Disclosure of Invention
The invention aims to develop a method for extracting selenium-methyl selenocysteine from selenium-enriched ganoderma lucidum mycelia on the premise of ensuring high extraction rate and not damaging the morphological structure of an extract.
In order to achieve the purpose, the technical scheme of the invention is as follows.
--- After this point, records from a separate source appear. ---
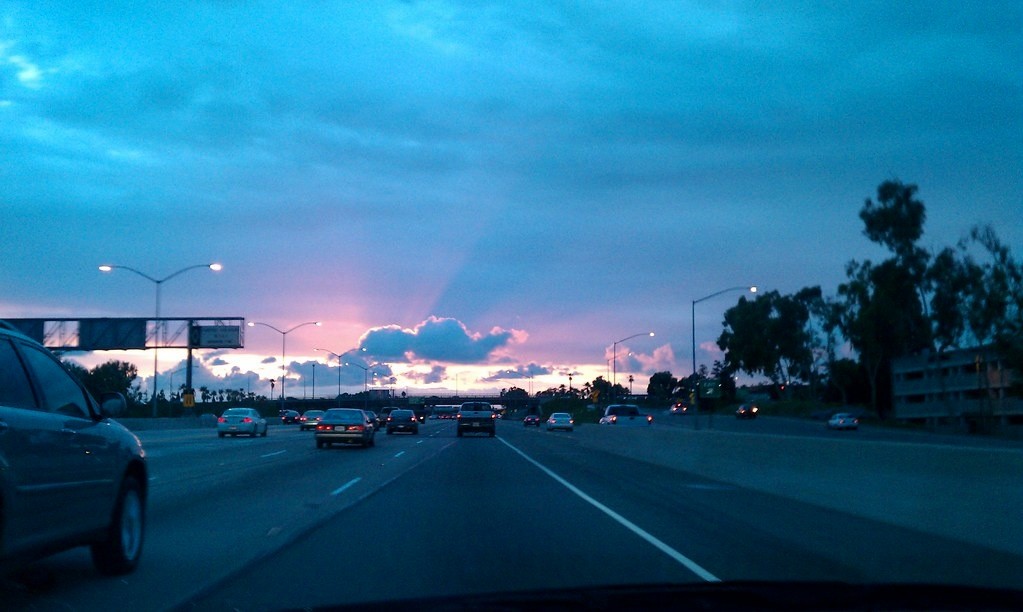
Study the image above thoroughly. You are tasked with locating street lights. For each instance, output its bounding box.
[608,353,631,382]
[507,370,531,396]
[98,262,222,417]
[613,331,655,386]
[691,287,758,430]
[345,362,378,407]
[315,347,367,407]
[247,320,322,414]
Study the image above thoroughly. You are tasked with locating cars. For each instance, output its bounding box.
[599,405,653,428]
[282,411,301,425]
[669,403,688,416]
[0,327,149,576]
[300,410,325,431]
[524,415,540,427]
[414,407,457,425]
[379,407,401,426]
[735,404,759,420]
[216,408,269,437]
[828,413,859,431]
[547,413,574,432]
[385,410,418,435]
[315,408,374,451]
[365,411,380,431]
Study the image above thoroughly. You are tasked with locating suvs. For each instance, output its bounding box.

A method for extracting selenium-methyl selenocysteine from selenium-rich ganoderma lucidum mycelia comprises the following steps:
(1) weighing selenium-rich Ganoderma mycelia after vacuum freeze drying, placing in a pressure-resistant sealable container, adding water, and introducing nitrogen gas;
(2) adjusting the pH value of the mixed solution to 4.0-7.0, and then adding enzyme for enzymolysis;
(3) adding ammonium dihydrogen phosphate into the mixed solution to make the concentration of ammonium dihydrogen phosphate rise in a gradient manner, and maintaining the pH value at 5-6.5 all the time in the process;
(4) and (4) filtering the mixed solution obtained in the step (3) at low temperature and in a dark place, introducing the filtrate into a preparative high performance liquid chromatography-inductively coupled plasma mass spectrum for separation, collecting eluent, dialyzing to remove salt, and carrying out vacuum freeze drying on the dialysate to obtain the finished selenium-methyl selenocysteine.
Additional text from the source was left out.